- CONSIGNE 1
Recopiez mot pour mot, en entier, le passage sur les invraisemblances dans les nouvelles de Perdu dans un supermarché.

- EXTRAIT DU DOCUMENT
***

D’autres impossibilités, encore
Et ce n’est pas tout. Il y a dans les nouvelles du recueil quelques infractions au code de vraisemblance empirique, c’est-à-dire à ce type de vraisemblance défini par Cécile Cavillac et qui concerne la conformité des événements racontés à l’expérience commune (Poétique, 1995). Entre autres, dans la nouvelle «Le monde merveilleux d’Agatha Christie», le narrateur a un serpent dans son sein. Ou encore, dans «La boum fatale», les invraisemblances envahissent la diégèse dès l’incipit:
Tout s’est passé très vite: par mégarde, quelqu’un a touché Bobby avec le bout embrasé de sa cigarette; l’air s’est mis à chuinter et Bobby, en plein milieu de son monologue sur les événements les plus récents de la vie londonienne, s’est dégonflé. Il gisait dans un coin, bidimensionnel comme un poster qui se serait décollé du mur. Mais il ne montrait aucun signe d’inquiétude; c’est tout juste s’il regardait avec mépris l’empoté qui l’avait dégonflé. (p. 57)
Puis c’est tout le monde qui se dégonfle ou qui prend en feu. Le monde fictionnel mis en place dans cette nouvelle détonne de l’ensemble et positionne ce texte en particulier plutôt du côté du fantastique, à tout le moins de la fantaisie. D’autres nouvelles présentent un monde de référence somme toute assez réaliste, mais ponctué d’invraisemblances empiriques plutôt dérangeantes. Dans «Souvenirs de la saison de football 1959-1960», le narrateur a fermé les yeux mais affirme pouvoir continuer de tout voir et continue sa narration comme s’il n’avait jamais été incapacité par son geste. Et il explique: «Parce que je traite par le mépris la dichotomie POSSIBLE-IMPOSSIBLE. Si je n’agissais pas de la sorte, il est peu probable que tout ceci serait possible.» (p. 39-40) Il est en effet peu probable que tout ceci soit possible. C’est peut-être ce mépris du narrateur pour les lois de la physique, pour l’expérience commune de la réalité, qui fait en sorte que ses troubles identitaires, les situations de transmission narrative impossibles et les invraisemblances empiriques sont rendues possibles dans les nouvelles du recueil. Le lecteur, plutôt habitué à cette attitude «d’arrogance» du narrateur qui se moque du possible et de l’impossible, lui accordera peut-être le droit à l’invraisemblance, à tout le moins cessera-t-il de chercher à comprendre; tout, dans Perdu dans un supermarché, ne serait en fait que fantaisie.

***

- ENTRÉES
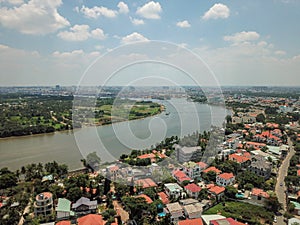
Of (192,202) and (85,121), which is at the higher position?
(85,121)

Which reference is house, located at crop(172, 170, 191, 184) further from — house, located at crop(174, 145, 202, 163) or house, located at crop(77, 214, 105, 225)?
house, located at crop(77, 214, 105, 225)

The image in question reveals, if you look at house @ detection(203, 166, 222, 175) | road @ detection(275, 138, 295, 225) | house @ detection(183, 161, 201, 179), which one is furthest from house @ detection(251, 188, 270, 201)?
house @ detection(183, 161, 201, 179)

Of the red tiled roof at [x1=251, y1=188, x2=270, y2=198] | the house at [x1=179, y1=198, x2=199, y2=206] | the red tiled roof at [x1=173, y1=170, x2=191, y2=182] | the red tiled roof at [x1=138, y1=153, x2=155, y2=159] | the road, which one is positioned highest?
the red tiled roof at [x1=138, y1=153, x2=155, y2=159]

***

- CONSIGNE 2
Relevez toutes les lignes des enregistrements où figure le mot « tiled » et recopiez-les. La casse compte.

- RÉSULTAT FINAL 1
D’autres impossibilités, encore
Et ce n’est pas tout. Il y a dans les nouvelles du recueil quelques infractions au code de vraisemblance empirique, c’est-à-dire à ce type de vraisemblance défini par Cécile Cavillac et qui concerne la conformité des événements racontés à l’expérience commune (Poétique, 1995). Entre autres, dans la nouvelle «Le monde merveilleux d’Agatha Christie», le narrateur a un serpent dans son sein. Ou encore, dans «La boum fatale», les invraisemblances envahissent la diégèse dès l’incipit:
Tout s’est passé très vite: par mégarde, quelqu’un a touché Bobby avec le bout embrasé de sa cigarette; l’air s’est mis à chuinter et Bobby, en plein milieu de son monologue sur les événements les plus récents de la vie londonienne, s’est dégonflé. Il gisait dans un coin, bidimensionnel comme un poster qui se serait décollé du mur. Mais il ne montrait aucun signe d’inquiétude; c’est tout juste s’il regardait avec mépris l’empoté qui l’avait dégonflé. (p. 57)
Puis c’est tout le monde qui se dégonfle ou qui prend en feu. Le monde fictionnel mis en place dans cette nouvelle détonne de l’ensemble et positionne ce texte en particulier plutôt du côté du fantastique, à tout le moins de la fantaisie. D’autres nouvelles présentent un monde de référence somme toute assez réaliste, mais ponctué d’invraisemblances empiriques plutôt dérangeantes. Dans «Souvenirs de la saison de football 1959-1960», le narrateur a fermé les yeux mais affirme pouvoir continuer de tout voir et continue sa narration comme s’il n’avait jamais été incapacité par son geste. Et il explique: «Parce que je traite par le mépris la dichotomie POSSIBLE-IMPOSSIBLE. Si je n’agissais pas de la sorte, il est peu probable que tout ceci serait possible.» (p. 39-40) Il est en effet peu probable que tout ceci soit possible. C’est peut-être ce mépris du narrateur pour les lois de la physique, pour l’expérience commune de la réalité, qui fait en sorte que ses troubles identitaires, les situations de transmission narrative impossibles et les invraisemblances empiriques sont rendues possibles dans les nouvelles du recueil. Le lecteur, plutôt habitué à cette attitude «d’arrogance» du narrateur qui se moque du possible et de l’impossible, lui accordera peut-être le droit à l’invraisemblance, à tout le moins cessera-t-il de chercher à comprendre; tout, dans Perdu dans un supermarché, ne serait en fait que fantaisie.

- RÉSULTAT FINAL 2
Of the red tiled roof at [x1=251, y1=188, x2=270, y2=198] | the house at [x1=179, y1=198, x2=199, y2=206] | the red tiled roof at [x1=173, y1=170, x2=191, y2=182] | the red tiled roof at [x1=138, y1=153, x2=155, y2=159] | the road, which one is positioned highest?
the red tiled roof at [x1=138, y1=153, x2=155, y2=159]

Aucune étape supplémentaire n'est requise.